'''

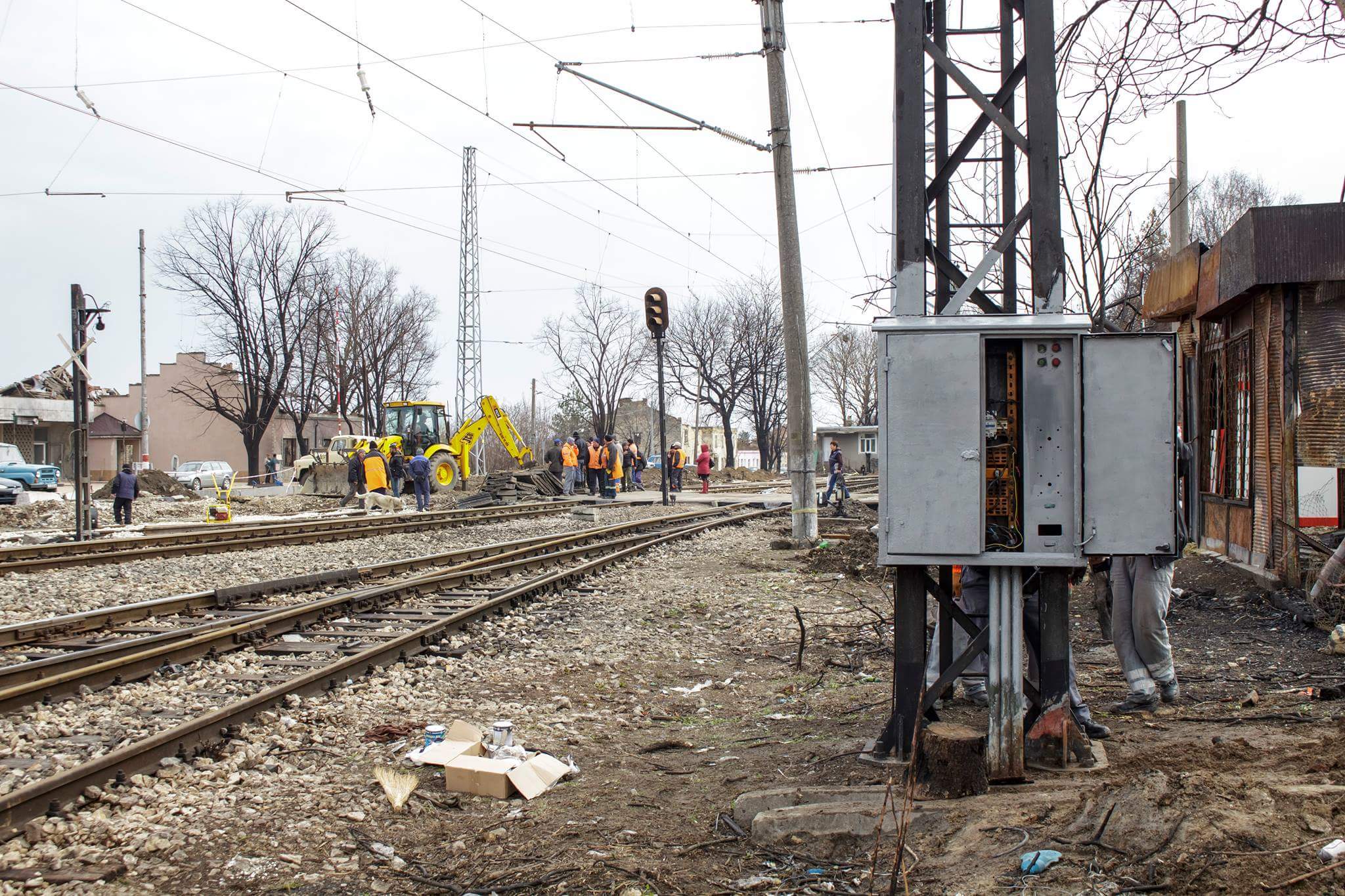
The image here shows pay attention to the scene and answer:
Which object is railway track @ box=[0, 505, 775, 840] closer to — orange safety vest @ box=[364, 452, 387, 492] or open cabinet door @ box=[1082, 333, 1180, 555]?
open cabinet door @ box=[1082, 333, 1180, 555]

'''
'''

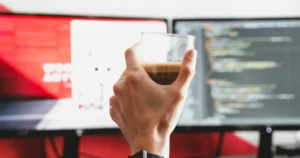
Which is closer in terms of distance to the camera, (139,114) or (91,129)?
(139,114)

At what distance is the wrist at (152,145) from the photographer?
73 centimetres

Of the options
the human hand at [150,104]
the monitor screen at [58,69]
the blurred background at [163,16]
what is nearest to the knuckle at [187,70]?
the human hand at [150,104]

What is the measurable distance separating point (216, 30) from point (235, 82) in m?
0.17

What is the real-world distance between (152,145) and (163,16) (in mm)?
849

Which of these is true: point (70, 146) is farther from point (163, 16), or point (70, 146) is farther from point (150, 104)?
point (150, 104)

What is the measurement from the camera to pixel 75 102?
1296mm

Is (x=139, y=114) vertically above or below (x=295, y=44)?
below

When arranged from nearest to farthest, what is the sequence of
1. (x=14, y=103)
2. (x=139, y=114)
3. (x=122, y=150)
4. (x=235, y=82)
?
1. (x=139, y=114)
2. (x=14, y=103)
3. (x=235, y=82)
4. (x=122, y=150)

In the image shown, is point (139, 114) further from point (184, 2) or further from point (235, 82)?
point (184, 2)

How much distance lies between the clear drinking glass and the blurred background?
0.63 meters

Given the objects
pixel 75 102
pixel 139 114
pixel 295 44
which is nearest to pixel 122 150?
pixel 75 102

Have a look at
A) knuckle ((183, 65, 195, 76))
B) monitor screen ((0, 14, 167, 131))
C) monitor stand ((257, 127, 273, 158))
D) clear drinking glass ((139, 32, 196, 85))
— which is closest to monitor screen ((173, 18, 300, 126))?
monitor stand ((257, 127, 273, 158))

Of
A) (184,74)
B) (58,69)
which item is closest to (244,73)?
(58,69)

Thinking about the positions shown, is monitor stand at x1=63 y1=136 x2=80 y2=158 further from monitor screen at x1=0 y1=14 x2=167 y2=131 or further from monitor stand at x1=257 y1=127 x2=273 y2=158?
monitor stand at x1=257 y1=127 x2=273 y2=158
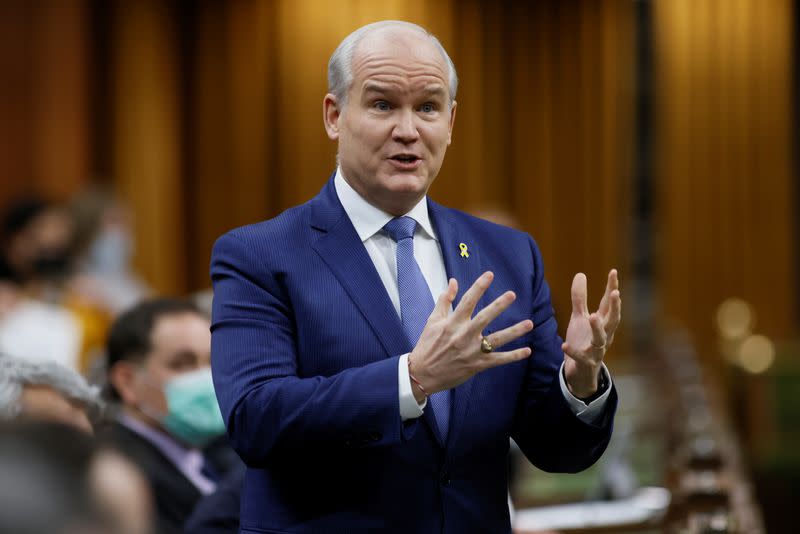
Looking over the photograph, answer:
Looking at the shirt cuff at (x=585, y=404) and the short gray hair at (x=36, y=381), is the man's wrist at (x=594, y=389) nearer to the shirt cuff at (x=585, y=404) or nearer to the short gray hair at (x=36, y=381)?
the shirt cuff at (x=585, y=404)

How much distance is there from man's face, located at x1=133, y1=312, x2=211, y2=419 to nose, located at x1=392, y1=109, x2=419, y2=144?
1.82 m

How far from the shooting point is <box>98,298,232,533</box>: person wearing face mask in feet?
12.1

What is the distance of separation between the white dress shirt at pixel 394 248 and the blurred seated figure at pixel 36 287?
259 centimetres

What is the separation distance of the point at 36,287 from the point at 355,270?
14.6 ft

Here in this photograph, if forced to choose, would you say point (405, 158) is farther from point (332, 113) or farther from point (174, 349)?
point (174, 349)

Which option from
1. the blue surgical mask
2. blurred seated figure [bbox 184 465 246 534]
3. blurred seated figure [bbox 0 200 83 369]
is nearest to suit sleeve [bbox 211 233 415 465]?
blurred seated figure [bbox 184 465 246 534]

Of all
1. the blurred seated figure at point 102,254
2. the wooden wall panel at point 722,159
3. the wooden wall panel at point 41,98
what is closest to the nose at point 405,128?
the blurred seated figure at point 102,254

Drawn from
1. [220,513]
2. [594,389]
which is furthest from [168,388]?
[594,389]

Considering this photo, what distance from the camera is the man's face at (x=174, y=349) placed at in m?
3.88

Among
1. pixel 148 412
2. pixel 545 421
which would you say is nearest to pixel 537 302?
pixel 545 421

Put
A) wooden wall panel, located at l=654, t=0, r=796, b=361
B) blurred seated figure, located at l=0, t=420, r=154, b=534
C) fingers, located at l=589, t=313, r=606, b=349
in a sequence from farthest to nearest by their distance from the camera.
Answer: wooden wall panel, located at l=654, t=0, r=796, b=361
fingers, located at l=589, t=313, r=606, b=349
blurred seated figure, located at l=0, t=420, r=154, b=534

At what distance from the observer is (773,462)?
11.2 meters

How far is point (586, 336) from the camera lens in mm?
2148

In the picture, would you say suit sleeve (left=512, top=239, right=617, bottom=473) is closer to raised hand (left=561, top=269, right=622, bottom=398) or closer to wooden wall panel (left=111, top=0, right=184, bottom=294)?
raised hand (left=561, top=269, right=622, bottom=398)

'''

* Written exercise: List every line in the records above that contains the word "background".

* Full response:
the blurred background at [163,16]
How much distance lies between the clear drinking glass and the blurred background?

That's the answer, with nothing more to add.